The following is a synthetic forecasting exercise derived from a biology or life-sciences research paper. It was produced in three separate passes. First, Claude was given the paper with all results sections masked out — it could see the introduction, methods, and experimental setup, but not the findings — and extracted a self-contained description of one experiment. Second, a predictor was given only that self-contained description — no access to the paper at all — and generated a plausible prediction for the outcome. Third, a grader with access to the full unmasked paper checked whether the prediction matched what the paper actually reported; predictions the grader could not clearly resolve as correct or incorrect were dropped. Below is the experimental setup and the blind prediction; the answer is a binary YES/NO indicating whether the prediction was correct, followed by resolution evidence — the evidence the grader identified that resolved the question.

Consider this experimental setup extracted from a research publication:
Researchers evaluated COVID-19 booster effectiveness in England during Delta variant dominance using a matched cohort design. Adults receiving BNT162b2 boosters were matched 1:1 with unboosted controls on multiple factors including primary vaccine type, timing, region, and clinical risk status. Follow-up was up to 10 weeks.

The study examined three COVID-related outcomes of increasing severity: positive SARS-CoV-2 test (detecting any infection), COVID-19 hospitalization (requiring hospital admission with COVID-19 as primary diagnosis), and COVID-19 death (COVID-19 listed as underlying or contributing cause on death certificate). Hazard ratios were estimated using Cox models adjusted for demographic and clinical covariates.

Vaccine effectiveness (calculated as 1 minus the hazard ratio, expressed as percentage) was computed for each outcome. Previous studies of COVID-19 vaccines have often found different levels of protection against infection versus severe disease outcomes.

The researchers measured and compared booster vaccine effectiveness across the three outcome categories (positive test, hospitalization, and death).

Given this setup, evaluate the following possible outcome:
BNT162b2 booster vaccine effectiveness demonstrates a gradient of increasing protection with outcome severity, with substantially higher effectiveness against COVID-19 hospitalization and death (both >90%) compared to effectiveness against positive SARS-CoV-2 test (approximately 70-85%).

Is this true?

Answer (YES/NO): NO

- [How to complete this task]:
Every record above needs to be copied exactly.

- [Answer for the task]:
The following is a synthetic forecasting exercise derived from a biology or life-sciences research paper. It was produced in three separate passes. First, Claude was given the paper with all results sections masked out — it could see the introduction, methods, and experimental setup, but not the findings — and extracted a self-contained description of one experiment. Second, a predictor was given only that self-contained description — no access to the paper at all — and generated a plausible prediction for the outcome. Third, a grader with access to the full unmasked paper checked whether the prediction matched what the paper actually reported; predictions the grader could not clearly resolve as correct or incorrect were dropped. Below is the experimental setup and the blind prediction; the answer is a binary YES/NO indicating whether the prediction was correct, followed by resolution evidence — the evidence the grader identified that resolved the question.

Consider this experimental setup extracted from a research publication:
Researchers evaluated COVID-19 booster effectiveness in England during Delta variant dominance using a matched cohort design. Adults receiving BNT162b2 boosters were matched 1:1 with unboosted controls on multiple factors including primary vaccine type, timing, region, and clinical risk status. Follow-up was up to 10 weeks.

The study examined three COVID-related outcomes of increasing severity: positive SARS-CoV-2 test (detecting any infection), COVID-19 hospitalization (requiring hospital admission with COVID-19 as primary diagnosis), and COVID-19 death (COVID-19 listed as underlying or contributing cause on death certificate). Hazard ratios were estimated using Cox models adjusted for demographic and clinical covariates.

Vaccine effectiveness (calculated as 1 minus the hazard ratio, expressed as percentage) was computed for each outcome. Previous studies of COVID-19 vaccines have often found different levels of protection against infection versus severe disease outcomes.

The researchers measured and compared booster vaccine effectiveness across the three outcome categories (positive test, hospitalization, and death).

Given this setup, evaluate the following possible outcome:
BNT162b2 booster vaccine effectiveness demonstrates a gradient of increasing protection with outcome severity, with substantially higher effectiveness against COVID-19 hospitalization and death (both >90%) compared to effectiveness against positive SARS-CoV-2 test (approximately 70-85%).

Is this true?

Answer (YES/NO): NO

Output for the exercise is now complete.